The agency did not immediately respond to requests for comment and more information. Its report noted that for much of the past decade, the number of unpaid bills and uncollected debts owed by Florida hospitals has been declining.
In Florida and Texas, people who are in the United States illegally cannot enroll in Medicaid — the public health insurance program for people with low incomes or resources — except in the case of a medical emergency.
Multiple factors can affect the cost of care for people who are in the United States illegally, experts said, especially a lack of preventive care. That’s especially true for people who have progressive diseases like cancer, said Dr. James W. Castillo II, health authority for Cameron County, Texas, which has about 22 percent of its uninsured population compared with the state average of 16.6 percent.
At that point, he said, “it’s generally much more difficult to treat, much more expensive to treat.”

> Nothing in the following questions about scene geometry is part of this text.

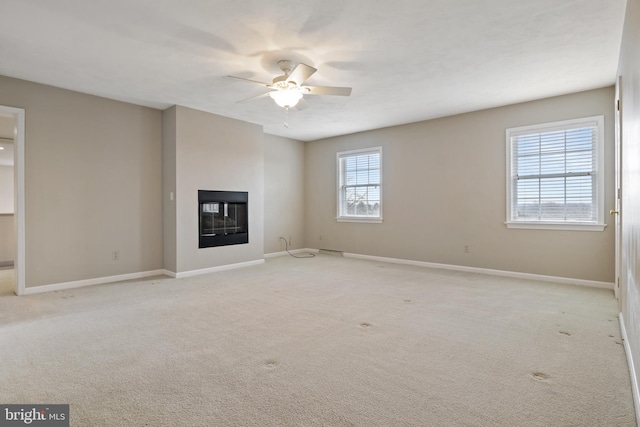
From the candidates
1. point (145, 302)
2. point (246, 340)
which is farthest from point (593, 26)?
point (145, 302)

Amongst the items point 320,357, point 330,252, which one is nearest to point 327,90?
point 320,357

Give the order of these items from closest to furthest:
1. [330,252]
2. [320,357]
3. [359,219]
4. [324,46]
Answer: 1. [320,357]
2. [324,46]
3. [359,219]
4. [330,252]

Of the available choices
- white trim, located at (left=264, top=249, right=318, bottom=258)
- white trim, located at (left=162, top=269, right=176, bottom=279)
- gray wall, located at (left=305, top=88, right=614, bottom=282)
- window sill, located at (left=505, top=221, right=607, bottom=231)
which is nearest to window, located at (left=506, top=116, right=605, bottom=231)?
window sill, located at (left=505, top=221, right=607, bottom=231)

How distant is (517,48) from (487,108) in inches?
84.6

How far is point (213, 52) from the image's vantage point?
3.35 m

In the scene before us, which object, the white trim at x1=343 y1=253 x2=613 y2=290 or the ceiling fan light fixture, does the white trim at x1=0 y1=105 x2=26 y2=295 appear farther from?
the white trim at x1=343 y1=253 x2=613 y2=290

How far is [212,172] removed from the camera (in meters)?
5.59

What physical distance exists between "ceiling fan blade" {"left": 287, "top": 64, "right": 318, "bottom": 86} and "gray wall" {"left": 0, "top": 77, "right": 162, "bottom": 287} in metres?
A: 3.13

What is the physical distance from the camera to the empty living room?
200 cm

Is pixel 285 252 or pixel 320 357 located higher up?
pixel 285 252

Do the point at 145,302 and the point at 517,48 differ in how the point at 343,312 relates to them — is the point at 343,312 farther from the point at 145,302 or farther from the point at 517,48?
the point at 517,48

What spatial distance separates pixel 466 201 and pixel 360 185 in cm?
224

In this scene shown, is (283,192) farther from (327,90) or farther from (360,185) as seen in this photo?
(327,90)

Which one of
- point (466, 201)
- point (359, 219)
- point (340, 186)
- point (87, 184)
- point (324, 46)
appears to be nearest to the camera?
point (324, 46)
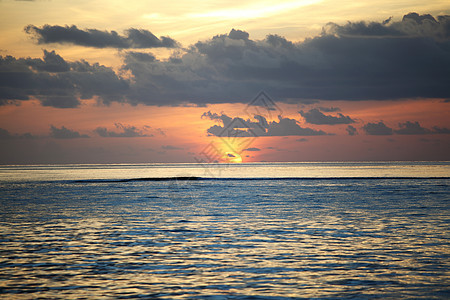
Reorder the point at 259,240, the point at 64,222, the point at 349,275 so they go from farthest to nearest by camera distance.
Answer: the point at 64,222, the point at 259,240, the point at 349,275

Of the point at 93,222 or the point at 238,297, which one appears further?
the point at 93,222

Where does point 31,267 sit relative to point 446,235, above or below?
above

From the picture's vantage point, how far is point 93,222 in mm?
44781

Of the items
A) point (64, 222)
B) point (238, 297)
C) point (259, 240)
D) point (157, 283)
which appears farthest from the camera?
point (64, 222)

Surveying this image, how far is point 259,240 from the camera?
32.9 meters

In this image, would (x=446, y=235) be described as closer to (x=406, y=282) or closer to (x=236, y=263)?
(x=406, y=282)

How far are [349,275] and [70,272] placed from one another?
13856 millimetres

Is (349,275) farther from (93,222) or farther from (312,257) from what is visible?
(93,222)

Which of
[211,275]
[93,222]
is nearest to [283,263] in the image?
[211,275]

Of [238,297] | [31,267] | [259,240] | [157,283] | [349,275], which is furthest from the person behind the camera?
[259,240]

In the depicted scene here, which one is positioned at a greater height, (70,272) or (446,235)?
(70,272)

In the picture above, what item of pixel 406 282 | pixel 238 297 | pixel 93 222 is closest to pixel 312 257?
pixel 406 282

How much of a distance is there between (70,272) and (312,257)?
43.6 feet

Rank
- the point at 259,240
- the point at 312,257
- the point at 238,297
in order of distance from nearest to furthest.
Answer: the point at 238,297, the point at 312,257, the point at 259,240
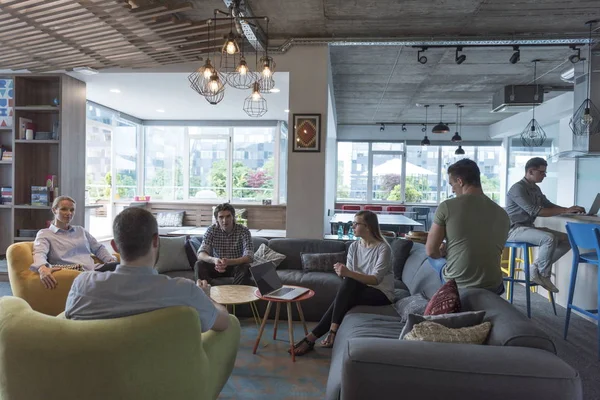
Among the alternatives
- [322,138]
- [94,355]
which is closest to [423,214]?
[322,138]

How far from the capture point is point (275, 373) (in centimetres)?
299

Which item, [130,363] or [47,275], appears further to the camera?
[47,275]

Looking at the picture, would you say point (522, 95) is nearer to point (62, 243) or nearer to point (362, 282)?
point (362, 282)

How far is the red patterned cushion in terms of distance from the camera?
231cm

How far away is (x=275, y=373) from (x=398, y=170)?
35.4 feet

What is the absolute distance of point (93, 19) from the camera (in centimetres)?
422

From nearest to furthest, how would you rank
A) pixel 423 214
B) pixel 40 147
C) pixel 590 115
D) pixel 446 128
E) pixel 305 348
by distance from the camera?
pixel 305 348, pixel 590 115, pixel 40 147, pixel 446 128, pixel 423 214

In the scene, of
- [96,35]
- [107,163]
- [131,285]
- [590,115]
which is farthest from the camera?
[107,163]

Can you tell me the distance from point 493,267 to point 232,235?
260 centimetres

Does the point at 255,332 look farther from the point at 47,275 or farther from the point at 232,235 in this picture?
the point at 47,275

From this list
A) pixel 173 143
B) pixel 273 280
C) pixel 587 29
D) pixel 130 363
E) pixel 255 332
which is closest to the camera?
pixel 130 363

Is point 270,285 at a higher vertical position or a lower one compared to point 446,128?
lower

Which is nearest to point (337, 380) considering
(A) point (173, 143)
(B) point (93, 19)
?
(B) point (93, 19)

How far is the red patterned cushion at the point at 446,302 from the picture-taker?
2311 mm
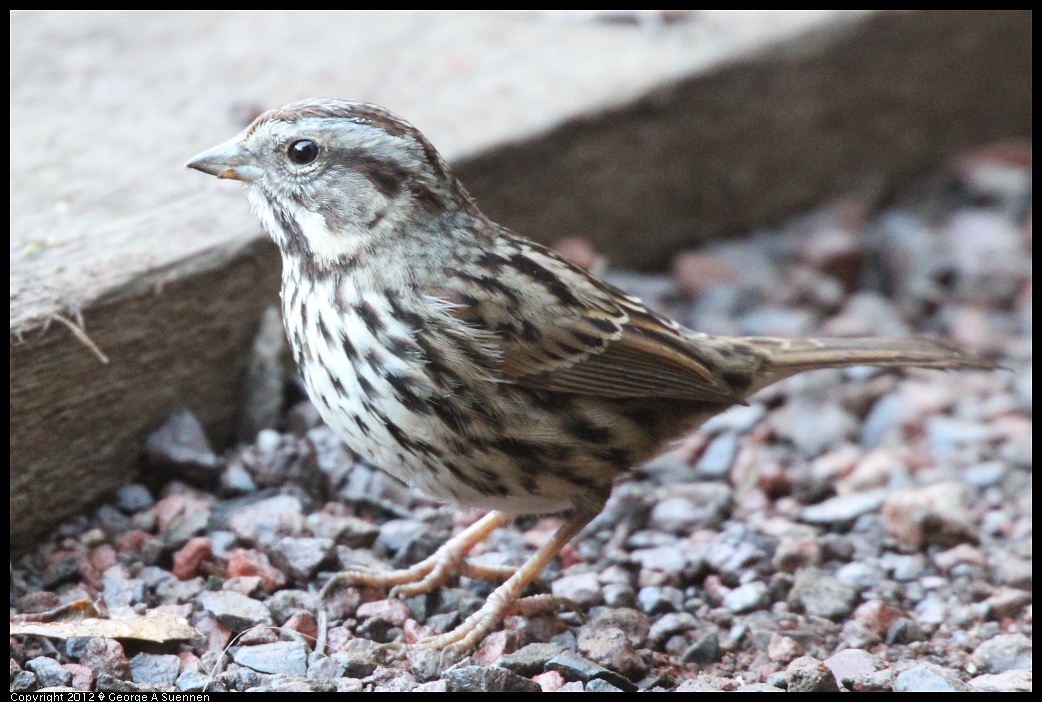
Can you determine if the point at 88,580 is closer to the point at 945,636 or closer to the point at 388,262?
the point at 388,262

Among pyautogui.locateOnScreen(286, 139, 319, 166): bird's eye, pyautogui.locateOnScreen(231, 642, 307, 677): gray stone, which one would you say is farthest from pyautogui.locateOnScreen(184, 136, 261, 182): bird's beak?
pyautogui.locateOnScreen(231, 642, 307, 677): gray stone

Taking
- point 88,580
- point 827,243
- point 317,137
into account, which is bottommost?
point 88,580

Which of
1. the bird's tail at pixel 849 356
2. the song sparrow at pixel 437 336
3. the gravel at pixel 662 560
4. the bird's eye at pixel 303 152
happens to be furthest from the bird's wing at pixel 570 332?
the gravel at pixel 662 560

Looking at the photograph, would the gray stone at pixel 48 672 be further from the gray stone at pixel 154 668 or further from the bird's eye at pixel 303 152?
the bird's eye at pixel 303 152

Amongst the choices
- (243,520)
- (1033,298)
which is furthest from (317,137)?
(1033,298)

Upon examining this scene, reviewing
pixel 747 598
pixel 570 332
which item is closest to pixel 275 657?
pixel 570 332

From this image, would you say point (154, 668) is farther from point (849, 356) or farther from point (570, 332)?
point (849, 356)
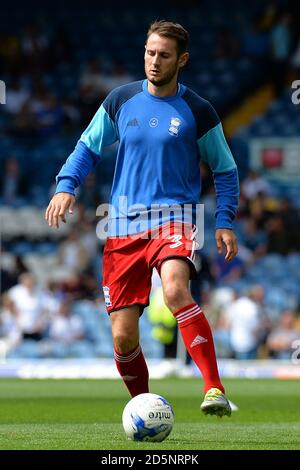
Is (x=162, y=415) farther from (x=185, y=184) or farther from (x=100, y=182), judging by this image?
(x=100, y=182)

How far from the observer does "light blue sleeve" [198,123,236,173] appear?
7672 mm

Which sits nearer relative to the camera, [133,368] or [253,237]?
[133,368]

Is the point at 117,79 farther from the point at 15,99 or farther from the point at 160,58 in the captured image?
the point at 160,58

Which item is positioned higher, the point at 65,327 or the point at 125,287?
the point at 125,287

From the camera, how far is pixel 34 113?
976 inches

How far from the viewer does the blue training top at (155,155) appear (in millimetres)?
7535

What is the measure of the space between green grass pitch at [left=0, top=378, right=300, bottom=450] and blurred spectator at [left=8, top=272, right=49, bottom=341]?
301cm

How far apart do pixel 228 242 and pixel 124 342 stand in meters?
0.91

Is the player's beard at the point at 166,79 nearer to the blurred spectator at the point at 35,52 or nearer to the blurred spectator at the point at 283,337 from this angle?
the blurred spectator at the point at 283,337

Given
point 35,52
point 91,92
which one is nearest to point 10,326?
point 91,92

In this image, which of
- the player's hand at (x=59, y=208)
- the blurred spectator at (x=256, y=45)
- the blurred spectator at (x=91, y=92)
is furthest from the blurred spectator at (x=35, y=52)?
the player's hand at (x=59, y=208)

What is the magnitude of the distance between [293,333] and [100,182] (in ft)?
18.1

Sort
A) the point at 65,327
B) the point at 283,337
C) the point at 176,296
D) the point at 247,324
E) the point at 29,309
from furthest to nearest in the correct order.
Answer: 1. the point at 65,327
2. the point at 29,309
3. the point at 283,337
4. the point at 247,324
5. the point at 176,296

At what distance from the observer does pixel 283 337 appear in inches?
774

Texas community groups, lawmakers and immigration attorneys are partnering with Every Texan, a nonprofit that focuses on public policy and access to health care, to encourage people not to answer the question about their status, said Lynn Cowles of Every Texan.
And in Florida, even as deportation fears ease, questions remain about the law’s purpose.
“How much of this is substantive policy and good politics versus how it fared, I’ll leave that for others to speculate,” said Garris, of the Orlando clinic. “But I know that the practical effect of the law was egregious and degrading to the patients who live here, who work here. It’s just insulting.”